→ Selected extract:
- Opening Delimiter -

The interest excited by these voyages resulted in the formation of the London missionary society, which fitted out a ship to carry missionaries into the islands of the Pacific. This vessel arrived at Tahiti early in 1797. For a long time the labors of the missionaries were fruitless, till Pomare II. embraced Christianity about 1815. Pomare died in 1821, and during the minority of his son the missionaries acquired great influence; but the son having died before he attained manhood, he was succeeded by Queen Aimata or Pomare, the latter being the surname of the reigning family. From the conversion of Pomare II. the power of the missionaries continued increasing, till it became paramount in Tahiti. The success of the French Catholic missions on the islands to the east induced two priests to go to Tahiti. The English missionaries opposed this, and the priests were forcibly deported. The French government then sent a frigate to demand liberty for all French subjects, and $2,000 as the expenses of the voyage to France of the expelled missionaries.
In 1843 a strong force landed on Tahiti and hoisted the French flag, taking possession in the name of Louis Philippe. (See Du Petit-Thouaes.) The queen made her escape to a neighboring island, and several skirmishes took place between the natives and the invaders. There was also a protracted diplomatic dispute with England, which ended in the payment of an indemnity by the French government for the expulsion of the British consul Pritchard and the seizure of some of his property. In 1846 the French power was completely established in Tahiti. Pomare was recalled, and a treaty was entered into, by which she was restored to authority, and the whole of her dominions placed under the protection of France. Capt. Cook, from the crowds which collected on the coast, supposed the population of Tahiti to be 80,000; but the first missionaries estimated it, along with that of the neighboring island of Eimeo, at 10,000. A census by the French in 1864 made the population of Tahiti, Marua, Tetuaroa, and Maiaoiti, 13,847. The reduction from former years is due to infanticide, venereal disease, smallpox, and rum. Attempts have been made to increase the population by immigration.
A few hundred Chinese coolies have been introduced, and the French deported convicts from New Caledonia, but were obliged to withdraw them in 1864, on account of their demoralizing influence upon the natives. By the labors of the missionaries the moral and social condition of the latter has been much improved, and education is extending. In 1865 school districts were established, with two schools, one Protestant and one Roman Catholic, in each district.

- Closing Delimiter -

→ Brief A:
Answer these questions using the Tahiti text:
(i) When did the London missionary society's vessel arrive at Tahiti?
(ii) In what year was French power completely established in Tahiti?
(iii) What population did the 1864 French census give for Tahiti, Marua, Tetuaroa, and Maiaoiti?
→ Brief B:
List every cause the Tahiti text gives for the reduction of the population from former years.
→ Brief C:
In the Tahiti text, repeat everything from "A few hundred" down to "in each district.".
Answer from the Tahiti text alone, without drawing on outside knowledge.

→ Data:
- Opening Delimiter -

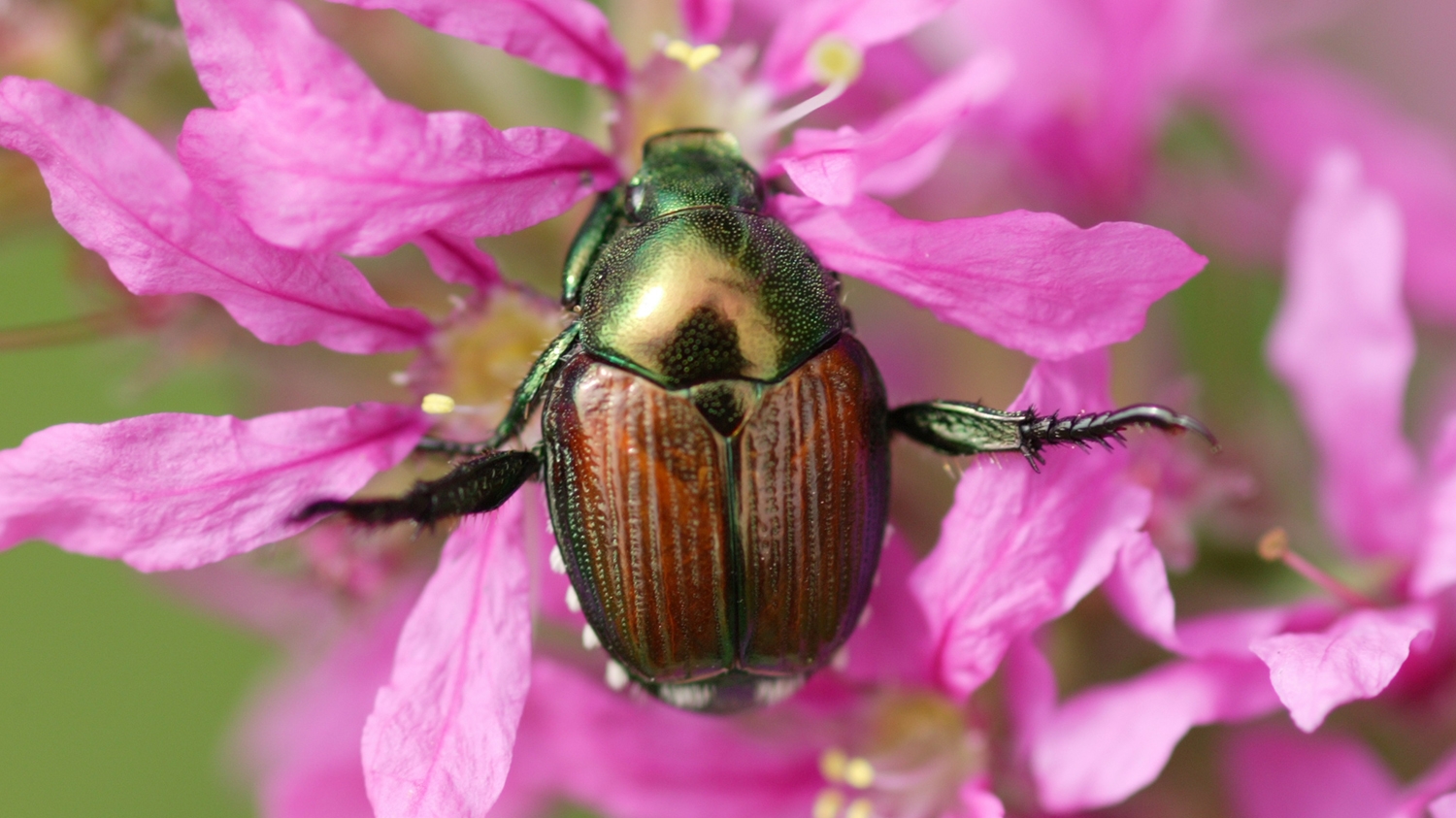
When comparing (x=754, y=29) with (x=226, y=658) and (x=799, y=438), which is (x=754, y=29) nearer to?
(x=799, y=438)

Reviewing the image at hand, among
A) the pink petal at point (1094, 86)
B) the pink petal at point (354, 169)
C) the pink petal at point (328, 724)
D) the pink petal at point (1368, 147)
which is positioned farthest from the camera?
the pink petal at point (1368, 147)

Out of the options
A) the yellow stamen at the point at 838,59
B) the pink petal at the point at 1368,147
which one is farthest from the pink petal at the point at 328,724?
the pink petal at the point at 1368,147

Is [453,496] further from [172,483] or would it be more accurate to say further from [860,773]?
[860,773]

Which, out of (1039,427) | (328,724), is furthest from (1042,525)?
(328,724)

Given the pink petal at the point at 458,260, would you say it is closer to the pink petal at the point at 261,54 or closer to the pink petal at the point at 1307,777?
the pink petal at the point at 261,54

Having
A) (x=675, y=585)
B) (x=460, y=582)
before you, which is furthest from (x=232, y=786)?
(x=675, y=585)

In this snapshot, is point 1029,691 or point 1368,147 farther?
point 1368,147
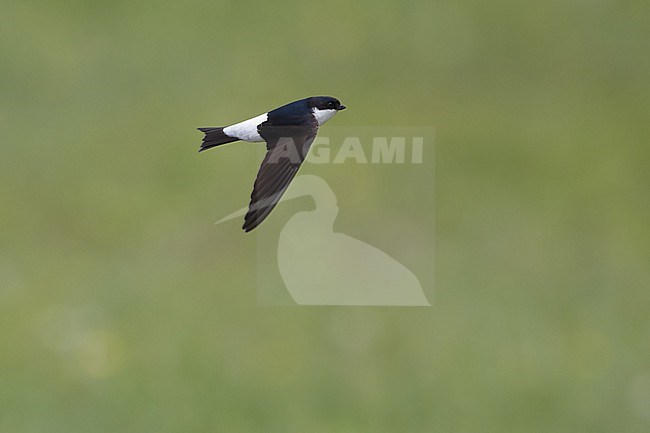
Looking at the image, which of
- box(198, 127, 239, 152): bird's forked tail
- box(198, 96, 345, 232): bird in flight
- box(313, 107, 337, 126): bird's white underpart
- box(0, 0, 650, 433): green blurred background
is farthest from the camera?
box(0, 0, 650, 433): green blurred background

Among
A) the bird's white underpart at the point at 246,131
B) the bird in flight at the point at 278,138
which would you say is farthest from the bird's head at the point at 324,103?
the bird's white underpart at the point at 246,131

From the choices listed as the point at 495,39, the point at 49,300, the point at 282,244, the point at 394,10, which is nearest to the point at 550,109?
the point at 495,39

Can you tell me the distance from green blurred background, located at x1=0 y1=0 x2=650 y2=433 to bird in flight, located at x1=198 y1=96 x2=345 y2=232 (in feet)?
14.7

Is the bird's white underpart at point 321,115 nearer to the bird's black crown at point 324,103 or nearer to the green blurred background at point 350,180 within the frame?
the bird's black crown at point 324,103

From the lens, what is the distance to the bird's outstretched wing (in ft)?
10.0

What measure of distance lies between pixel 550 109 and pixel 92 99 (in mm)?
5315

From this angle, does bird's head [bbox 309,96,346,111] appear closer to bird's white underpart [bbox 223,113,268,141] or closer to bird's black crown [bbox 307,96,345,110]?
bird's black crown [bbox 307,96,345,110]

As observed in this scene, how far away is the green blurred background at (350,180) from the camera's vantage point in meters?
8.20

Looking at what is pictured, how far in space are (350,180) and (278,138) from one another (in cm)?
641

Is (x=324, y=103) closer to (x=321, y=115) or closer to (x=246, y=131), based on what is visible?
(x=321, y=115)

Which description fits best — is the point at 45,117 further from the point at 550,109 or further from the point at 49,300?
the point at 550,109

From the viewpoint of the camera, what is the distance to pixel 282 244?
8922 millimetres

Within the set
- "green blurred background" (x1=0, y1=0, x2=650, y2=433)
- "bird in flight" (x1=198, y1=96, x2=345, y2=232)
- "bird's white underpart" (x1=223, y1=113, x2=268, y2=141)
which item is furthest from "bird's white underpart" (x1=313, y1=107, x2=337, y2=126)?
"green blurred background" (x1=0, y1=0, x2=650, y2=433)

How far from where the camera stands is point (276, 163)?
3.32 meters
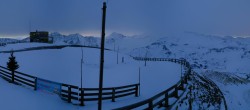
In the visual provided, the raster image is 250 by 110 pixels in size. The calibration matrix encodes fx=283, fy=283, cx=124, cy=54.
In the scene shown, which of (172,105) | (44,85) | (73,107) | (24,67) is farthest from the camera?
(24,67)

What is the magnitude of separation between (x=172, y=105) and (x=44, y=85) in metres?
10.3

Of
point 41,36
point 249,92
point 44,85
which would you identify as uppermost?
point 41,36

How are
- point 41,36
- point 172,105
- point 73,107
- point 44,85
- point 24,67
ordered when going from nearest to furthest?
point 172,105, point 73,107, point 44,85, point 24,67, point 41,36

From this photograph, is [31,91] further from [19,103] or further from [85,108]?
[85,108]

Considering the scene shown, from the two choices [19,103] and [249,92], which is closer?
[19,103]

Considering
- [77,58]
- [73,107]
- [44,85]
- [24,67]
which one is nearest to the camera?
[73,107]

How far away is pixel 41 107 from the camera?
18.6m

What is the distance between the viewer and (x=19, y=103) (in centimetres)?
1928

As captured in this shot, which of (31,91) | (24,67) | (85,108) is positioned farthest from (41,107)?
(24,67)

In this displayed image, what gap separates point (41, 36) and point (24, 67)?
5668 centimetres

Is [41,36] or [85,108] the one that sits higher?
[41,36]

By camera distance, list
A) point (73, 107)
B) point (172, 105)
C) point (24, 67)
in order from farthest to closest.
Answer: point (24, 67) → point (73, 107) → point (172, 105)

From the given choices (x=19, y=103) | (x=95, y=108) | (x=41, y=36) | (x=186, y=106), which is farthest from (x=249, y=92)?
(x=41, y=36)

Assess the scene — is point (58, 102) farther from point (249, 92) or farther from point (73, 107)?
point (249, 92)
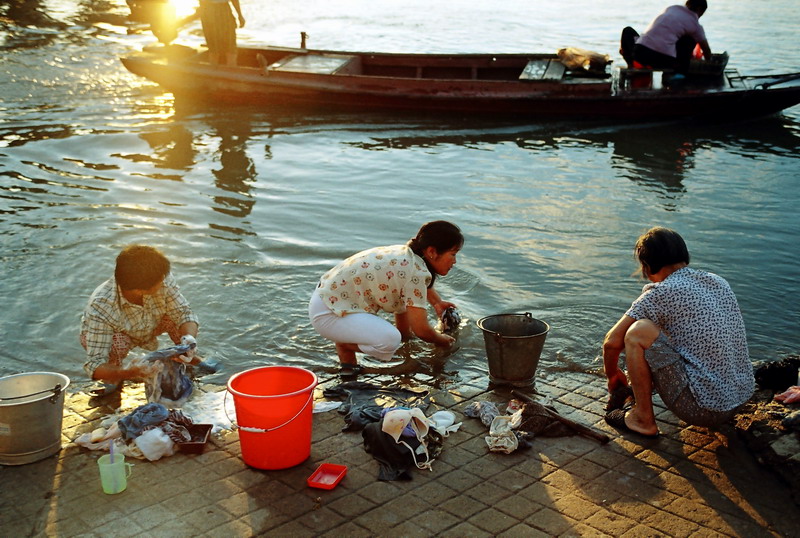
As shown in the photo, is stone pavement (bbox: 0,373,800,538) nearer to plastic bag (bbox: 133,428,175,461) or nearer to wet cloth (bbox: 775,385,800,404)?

- Closing Delimiter -

→ Answer section A:
(i) Early in 1797.
(ii) 1846.
(iii) 13,847.

→ Answer section B:
Infanticide, venereal disease, smallpox, rum

→ Answer section C:
A few hundred Chinese coolies have been introduced, and the French deported convicts from New Caledonia, but were obliged to withdraw them in 1864, on account of their demoralizing influence upon the natives. By the labors of the missionaries the moral and social condition of the latter has been much improved, and education is extending. In 1865 school districts were established, with two schools, one Protestant and one Roman Catholic, in each district.